_Given exercise_:
Find "How far from the camera" in the data below; transcribe the line it appears on and each line after it, exactly, to the end, and nothing else.

--- Working data ---

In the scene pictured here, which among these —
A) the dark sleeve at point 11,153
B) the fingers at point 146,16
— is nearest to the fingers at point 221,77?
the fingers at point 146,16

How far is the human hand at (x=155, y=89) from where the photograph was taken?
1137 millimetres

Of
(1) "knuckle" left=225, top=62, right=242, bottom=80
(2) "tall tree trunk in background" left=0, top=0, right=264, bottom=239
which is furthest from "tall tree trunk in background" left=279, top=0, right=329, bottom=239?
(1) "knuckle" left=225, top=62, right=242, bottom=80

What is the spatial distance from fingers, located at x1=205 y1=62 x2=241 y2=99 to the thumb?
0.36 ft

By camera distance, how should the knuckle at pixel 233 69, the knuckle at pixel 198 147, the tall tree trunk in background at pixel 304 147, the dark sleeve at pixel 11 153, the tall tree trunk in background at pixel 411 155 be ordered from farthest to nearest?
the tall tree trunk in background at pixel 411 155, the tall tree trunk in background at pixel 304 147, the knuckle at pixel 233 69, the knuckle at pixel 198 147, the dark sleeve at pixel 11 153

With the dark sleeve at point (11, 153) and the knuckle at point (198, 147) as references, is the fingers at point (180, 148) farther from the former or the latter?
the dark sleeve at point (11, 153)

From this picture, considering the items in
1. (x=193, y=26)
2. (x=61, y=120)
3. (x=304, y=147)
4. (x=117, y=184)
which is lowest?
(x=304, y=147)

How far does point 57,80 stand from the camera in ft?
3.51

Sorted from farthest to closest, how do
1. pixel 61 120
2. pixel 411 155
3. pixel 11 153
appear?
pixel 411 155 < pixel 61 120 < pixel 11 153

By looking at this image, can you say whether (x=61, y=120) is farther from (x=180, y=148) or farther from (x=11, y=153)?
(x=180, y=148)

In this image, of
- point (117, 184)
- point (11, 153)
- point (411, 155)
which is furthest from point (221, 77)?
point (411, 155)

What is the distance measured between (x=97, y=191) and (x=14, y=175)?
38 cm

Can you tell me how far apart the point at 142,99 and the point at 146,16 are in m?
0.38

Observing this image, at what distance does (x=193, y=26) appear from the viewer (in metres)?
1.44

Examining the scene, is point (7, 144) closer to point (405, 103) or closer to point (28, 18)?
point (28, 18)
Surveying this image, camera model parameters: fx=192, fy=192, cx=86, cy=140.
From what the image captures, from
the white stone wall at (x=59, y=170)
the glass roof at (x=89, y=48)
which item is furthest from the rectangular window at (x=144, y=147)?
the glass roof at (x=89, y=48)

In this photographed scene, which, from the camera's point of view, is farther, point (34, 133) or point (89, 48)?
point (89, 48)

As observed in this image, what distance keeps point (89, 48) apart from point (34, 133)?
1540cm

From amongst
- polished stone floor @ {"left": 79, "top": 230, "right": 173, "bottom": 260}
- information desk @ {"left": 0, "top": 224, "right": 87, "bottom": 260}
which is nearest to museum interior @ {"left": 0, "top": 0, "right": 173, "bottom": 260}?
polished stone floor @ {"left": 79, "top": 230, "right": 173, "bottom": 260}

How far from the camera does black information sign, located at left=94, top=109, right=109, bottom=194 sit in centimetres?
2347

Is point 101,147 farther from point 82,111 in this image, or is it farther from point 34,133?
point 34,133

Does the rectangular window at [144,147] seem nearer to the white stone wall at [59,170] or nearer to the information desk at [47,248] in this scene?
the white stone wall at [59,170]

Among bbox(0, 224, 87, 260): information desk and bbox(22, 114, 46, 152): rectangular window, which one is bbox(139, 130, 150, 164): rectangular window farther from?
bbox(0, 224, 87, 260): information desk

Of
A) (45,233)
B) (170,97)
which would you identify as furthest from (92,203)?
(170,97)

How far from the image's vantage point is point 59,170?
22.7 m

---

_Worked answer_:
How far from the camera does black information sign, located at left=94, top=109, right=109, bottom=194 sit in centimetres?
2347

Is point 101,147 farther from point 82,111 in this image, or is it farther from point 34,133?
point 34,133

Does the rectangular window at [144,147] seem nearer to the white stone wall at [59,170] or nearer to the information desk at [47,248] in this scene?
the white stone wall at [59,170]

Among bbox(0, 224, 87, 260): information desk and bbox(22, 114, 46, 152): rectangular window, which one is bbox(139, 130, 150, 164): rectangular window farther from?
bbox(0, 224, 87, 260): information desk

Of
A) (45,233)
B) (170,97)
which would you identify as furthest from (92,203)?
(170,97)

How far from the image's vantage point is point 59,170?
22.7 m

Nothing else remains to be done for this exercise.